AK: Thinking more broadly about next best action operating structure, what’s helped us is quickly having clarity on the evolution of driver/passenger as we’re thinking about different initiatives. There can be one team shepherding this whole group that is accountable for customer experience, but there are many different cross-functional components. Field excellence teams think about messaging to the field in the most effective way and driving true behavioral change in the field force. A multichannel team is accountable for evolving the entire digital marketing approach including production of new content and activation of new channels. Separately, as companies advance to more agile operating models of their commercial organizations, there is a need to change the way that we think about fundamental building-block processes such as promotional review committees or medical legal reviews as we’re aspiring to create and improve more flexible content, or at least reduce the cycle time to create new things as we face real-time, evolving customer needs. 

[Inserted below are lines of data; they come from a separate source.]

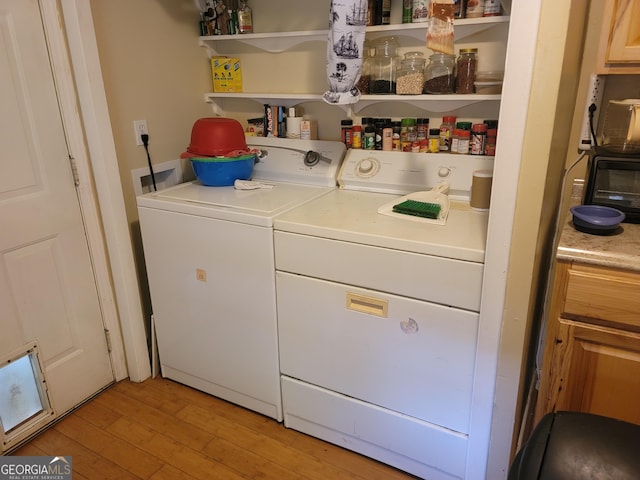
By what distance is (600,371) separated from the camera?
136 cm

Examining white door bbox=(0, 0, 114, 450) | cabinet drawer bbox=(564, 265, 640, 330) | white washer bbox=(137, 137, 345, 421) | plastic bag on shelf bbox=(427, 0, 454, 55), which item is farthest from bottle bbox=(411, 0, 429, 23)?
white door bbox=(0, 0, 114, 450)

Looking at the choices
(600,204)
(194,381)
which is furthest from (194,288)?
(600,204)

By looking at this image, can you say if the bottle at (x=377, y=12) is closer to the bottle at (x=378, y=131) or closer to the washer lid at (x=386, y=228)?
the bottle at (x=378, y=131)

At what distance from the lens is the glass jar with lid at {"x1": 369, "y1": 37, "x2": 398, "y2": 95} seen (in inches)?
76.2

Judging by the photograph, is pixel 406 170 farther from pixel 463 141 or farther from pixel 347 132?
pixel 347 132

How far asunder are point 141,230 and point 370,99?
1138mm

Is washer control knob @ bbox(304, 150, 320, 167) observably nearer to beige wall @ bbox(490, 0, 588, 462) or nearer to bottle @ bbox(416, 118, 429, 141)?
bottle @ bbox(416, 118, 429, 141)

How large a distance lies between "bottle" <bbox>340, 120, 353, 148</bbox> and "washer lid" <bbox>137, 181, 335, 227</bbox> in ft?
0.74

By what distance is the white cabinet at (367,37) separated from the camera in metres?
1.76

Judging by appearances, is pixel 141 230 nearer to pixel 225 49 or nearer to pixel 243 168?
pixel 243 168

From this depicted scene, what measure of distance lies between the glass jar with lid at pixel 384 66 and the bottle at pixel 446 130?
246 millimetres

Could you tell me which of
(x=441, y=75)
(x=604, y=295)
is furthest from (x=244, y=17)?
(x=604, y=295)

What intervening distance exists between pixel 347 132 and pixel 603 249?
1.17 meters

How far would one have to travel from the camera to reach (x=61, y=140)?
1851 mm
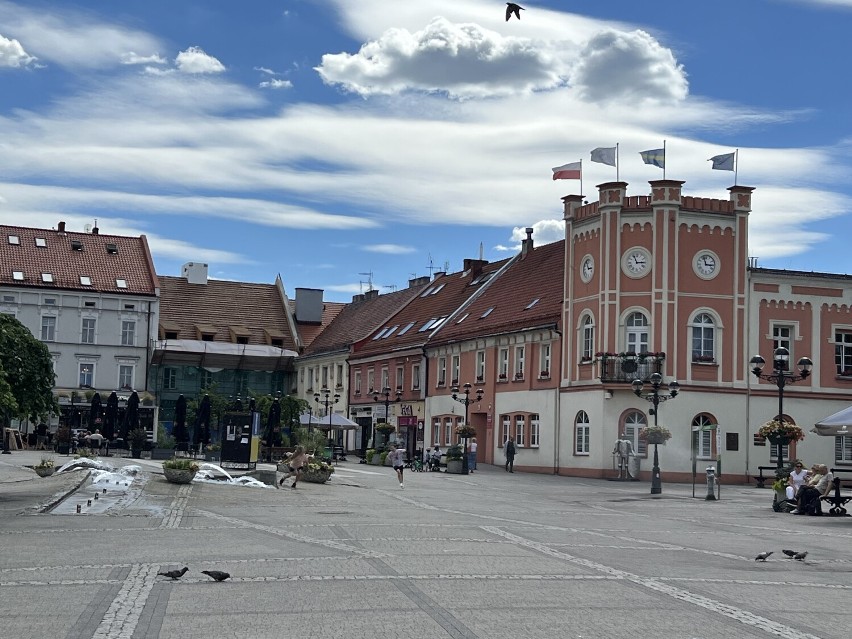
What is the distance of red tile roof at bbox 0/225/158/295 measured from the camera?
75.4 metres

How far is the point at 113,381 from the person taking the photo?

SW: I anticipate certain areas of the marketing operations process will evolve significantly. The process of customer engagement and campaign design will be more AI and analytically driven. There’s more that can be done in terms of contractual agreements with third-party partners, and in working with your regulatory leads. Bringing them in early and showing them the tools you’re going to create for them when they review is going to help you get there more quickly. And if we’re talking about dynamic content, the management process changes as well. Improved speed of content production, more volume of content and better tagging become part of the new operating strategy.

 

AK: One of the pieces we as an organization haven’t figured out yet is how we think about the evolution of marketing strategy and the tactical plan, and how those interrelate with each other. What are the expectations of a marketing organization from a planning cycle perspective? It’s a hanging question in my mind of how we evolve the organization on that front.

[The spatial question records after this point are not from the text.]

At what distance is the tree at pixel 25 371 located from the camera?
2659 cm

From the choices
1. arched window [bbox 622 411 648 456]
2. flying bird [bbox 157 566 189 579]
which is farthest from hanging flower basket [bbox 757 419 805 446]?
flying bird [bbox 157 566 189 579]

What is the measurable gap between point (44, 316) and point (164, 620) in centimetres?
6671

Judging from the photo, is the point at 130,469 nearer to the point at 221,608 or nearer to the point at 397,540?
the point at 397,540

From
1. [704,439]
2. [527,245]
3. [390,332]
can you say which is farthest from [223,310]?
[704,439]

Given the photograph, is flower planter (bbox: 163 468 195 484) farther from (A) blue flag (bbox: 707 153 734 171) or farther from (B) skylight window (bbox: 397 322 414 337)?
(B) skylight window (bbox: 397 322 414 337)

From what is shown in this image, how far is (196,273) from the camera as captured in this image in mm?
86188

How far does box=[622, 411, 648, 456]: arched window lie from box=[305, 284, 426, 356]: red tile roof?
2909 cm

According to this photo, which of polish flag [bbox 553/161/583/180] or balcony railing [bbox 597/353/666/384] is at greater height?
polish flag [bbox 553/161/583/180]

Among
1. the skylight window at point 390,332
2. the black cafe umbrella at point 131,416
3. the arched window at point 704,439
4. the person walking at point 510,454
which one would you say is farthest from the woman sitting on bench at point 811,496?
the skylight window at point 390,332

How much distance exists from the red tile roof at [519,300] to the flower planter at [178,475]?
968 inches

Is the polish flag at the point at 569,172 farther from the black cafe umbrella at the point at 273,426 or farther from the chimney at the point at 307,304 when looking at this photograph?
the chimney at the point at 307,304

AK: This one is critical because if the field’s not working, it’s not going to work. Our approach was to have heavy field engagement early on from an educational perspective. We had them sitting in as we were evaluating different vendor partners to make sure there was foundational understanding of trade-offs—the “why” behind what we were doing, the investments we were making and how the whole system needed to fit together. Building field ambassadors and expanding that group of ambassadors as broadly and as quickly as possible is a critical imperative. Embedding the ambassadors as part of that core team significantly helps with buy-in and making tradeoff decisions. At the outset of the program, “super users” from the field can test proof of concept for a few weeks on the operational capabilities, and then that group can expand as programs start to deploy more advanced suggestions to the field, so that there’s at least one person who has been deeply embedded in the process in each region. Relying on that peer-to-peer influence and leveraging peers to train each other on the process often becomes a successful strategy. If this didn’t feel like a grassroots effort at the peer level, then we weren’t going to be as successful as we needed to be. It all comes back to them. Measuring behavior is very important with the team in setting goals and providing information, as well as transparency on how sales teams are adopting the next best actions. 

 

SW: Showing the field how quickly you can make a change is also helpful for buy-in. When they say, “What if we did this instead?” and we show a very short turnaround to make that change, partnership comes a lot more quickly.